Growth vs. Discount Rate relationship

Hello,

I was reading in the text that the growth rate and discount rate on cash flow are inversely proportional to each other.

However, if you think about it if the growth is higher on cash flows related to a stock, wouldn’t if have to be discounted by a higher rate if we were to keep the price of the stock constant?

My guess is that I do not understand this relationship intuitively.

Thanks,

In which book, chapter, and page did you see that?

Just looking at the gordon growth perpetuity model, you can see the “r-g” in the denominator of the equation. This “r-g” relationship implies that discount and growth would be invserely related to each other.

Not sure if its worth chasing this down for the exam though.

Thanks,

Have you read this conclusion from the book itself or is yours?
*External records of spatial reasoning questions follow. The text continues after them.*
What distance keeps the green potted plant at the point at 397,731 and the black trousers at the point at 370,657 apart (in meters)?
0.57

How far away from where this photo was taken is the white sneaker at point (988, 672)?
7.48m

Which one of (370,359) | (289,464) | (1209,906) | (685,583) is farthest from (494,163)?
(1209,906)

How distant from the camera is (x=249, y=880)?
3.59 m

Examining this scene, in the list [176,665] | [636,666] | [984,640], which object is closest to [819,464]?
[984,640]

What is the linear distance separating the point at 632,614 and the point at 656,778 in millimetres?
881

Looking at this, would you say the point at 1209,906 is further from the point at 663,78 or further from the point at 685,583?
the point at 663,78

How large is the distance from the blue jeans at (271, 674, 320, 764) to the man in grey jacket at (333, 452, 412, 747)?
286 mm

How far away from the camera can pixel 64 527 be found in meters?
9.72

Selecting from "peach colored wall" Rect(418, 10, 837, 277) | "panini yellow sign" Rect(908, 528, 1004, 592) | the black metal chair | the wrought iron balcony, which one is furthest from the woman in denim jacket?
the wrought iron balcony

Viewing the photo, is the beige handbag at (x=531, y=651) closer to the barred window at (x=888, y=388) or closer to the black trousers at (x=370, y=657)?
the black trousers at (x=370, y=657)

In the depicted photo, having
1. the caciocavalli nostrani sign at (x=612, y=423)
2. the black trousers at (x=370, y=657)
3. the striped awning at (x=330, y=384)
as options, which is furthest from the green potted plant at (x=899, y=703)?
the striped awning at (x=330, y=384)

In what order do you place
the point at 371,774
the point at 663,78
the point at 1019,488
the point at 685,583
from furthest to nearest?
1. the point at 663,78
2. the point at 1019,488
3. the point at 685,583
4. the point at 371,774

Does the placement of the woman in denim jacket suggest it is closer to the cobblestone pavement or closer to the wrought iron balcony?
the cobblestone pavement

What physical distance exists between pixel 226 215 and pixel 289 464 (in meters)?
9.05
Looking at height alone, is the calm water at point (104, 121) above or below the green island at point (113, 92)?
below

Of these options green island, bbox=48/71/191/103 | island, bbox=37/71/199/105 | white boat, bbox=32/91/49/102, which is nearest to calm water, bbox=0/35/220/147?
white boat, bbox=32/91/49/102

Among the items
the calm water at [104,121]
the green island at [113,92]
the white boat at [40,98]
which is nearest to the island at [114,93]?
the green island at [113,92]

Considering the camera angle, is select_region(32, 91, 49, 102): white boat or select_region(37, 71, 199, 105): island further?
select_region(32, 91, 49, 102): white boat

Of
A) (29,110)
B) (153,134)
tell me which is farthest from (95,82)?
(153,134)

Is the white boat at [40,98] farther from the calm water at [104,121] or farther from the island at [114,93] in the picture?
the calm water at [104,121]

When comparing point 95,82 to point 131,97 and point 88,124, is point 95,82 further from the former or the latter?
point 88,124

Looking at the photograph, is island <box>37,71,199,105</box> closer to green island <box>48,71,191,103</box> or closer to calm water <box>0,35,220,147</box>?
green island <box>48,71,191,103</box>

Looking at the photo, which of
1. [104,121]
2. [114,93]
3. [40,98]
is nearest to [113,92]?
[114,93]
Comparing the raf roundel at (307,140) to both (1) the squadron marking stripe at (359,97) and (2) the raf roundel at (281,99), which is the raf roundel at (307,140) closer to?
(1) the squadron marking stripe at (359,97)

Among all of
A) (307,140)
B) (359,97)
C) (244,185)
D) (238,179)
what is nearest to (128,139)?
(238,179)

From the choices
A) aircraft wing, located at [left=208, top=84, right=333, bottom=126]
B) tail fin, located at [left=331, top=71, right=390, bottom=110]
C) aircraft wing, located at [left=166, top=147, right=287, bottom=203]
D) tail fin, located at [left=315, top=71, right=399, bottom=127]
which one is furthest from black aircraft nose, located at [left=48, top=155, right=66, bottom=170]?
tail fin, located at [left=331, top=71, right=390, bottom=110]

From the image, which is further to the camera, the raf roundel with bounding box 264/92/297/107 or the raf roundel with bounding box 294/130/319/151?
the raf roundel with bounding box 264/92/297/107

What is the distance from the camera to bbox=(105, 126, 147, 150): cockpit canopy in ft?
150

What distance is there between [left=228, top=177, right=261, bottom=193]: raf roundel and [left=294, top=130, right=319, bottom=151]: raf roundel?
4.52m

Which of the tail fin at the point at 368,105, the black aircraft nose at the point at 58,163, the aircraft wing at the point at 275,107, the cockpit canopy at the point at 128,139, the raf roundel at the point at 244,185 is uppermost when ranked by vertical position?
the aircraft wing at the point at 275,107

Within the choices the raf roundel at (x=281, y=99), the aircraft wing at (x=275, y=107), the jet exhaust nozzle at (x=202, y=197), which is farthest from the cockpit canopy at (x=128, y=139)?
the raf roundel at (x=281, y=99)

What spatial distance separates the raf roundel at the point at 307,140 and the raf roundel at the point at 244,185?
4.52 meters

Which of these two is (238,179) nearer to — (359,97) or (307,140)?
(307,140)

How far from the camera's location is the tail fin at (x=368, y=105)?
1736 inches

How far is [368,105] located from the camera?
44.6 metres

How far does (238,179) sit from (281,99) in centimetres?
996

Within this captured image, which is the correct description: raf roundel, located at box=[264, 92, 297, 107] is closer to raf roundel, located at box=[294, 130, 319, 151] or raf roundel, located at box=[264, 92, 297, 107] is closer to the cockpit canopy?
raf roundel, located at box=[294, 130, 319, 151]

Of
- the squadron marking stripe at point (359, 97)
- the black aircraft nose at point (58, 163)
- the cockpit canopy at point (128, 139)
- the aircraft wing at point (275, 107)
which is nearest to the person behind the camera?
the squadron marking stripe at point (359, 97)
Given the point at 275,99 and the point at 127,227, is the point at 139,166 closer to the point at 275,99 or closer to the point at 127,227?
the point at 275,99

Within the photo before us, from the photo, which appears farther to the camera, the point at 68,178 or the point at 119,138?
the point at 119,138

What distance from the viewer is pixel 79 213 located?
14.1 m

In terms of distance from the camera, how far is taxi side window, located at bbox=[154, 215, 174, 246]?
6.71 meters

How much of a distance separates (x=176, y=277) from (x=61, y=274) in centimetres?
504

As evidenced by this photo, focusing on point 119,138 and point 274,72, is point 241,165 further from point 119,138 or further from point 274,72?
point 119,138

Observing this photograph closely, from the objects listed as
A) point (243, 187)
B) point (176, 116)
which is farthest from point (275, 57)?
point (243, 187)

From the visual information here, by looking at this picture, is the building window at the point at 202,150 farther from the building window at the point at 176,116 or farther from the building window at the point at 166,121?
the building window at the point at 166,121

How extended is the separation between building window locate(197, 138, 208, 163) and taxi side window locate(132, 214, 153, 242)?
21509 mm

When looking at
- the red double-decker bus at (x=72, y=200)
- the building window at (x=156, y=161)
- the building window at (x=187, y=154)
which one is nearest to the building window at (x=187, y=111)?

I ask because r-g in the Gordon formula does not imply the discount rate and the growth rate are inversely related. In fact, you need first to clear “g” and “r” correctly and then conclude. If you derive properly the Gordon growth model formula:

P = D0 x (1+r) / (r - g)

You will arrive at:

g = [r x (P - D0) - D0] / P

As you see, “g” and “r” are directly related (positively related). So the question in your original post was right:

For life of course it matters! For the exam it is not that important tho, but this thinking is good for understanding the formula. Many people nowadays apply formulas, use complicated software, etc but are completely unaware of how those things work and what exactly do. They don’t even know how to interpret those formulas and software results properly !!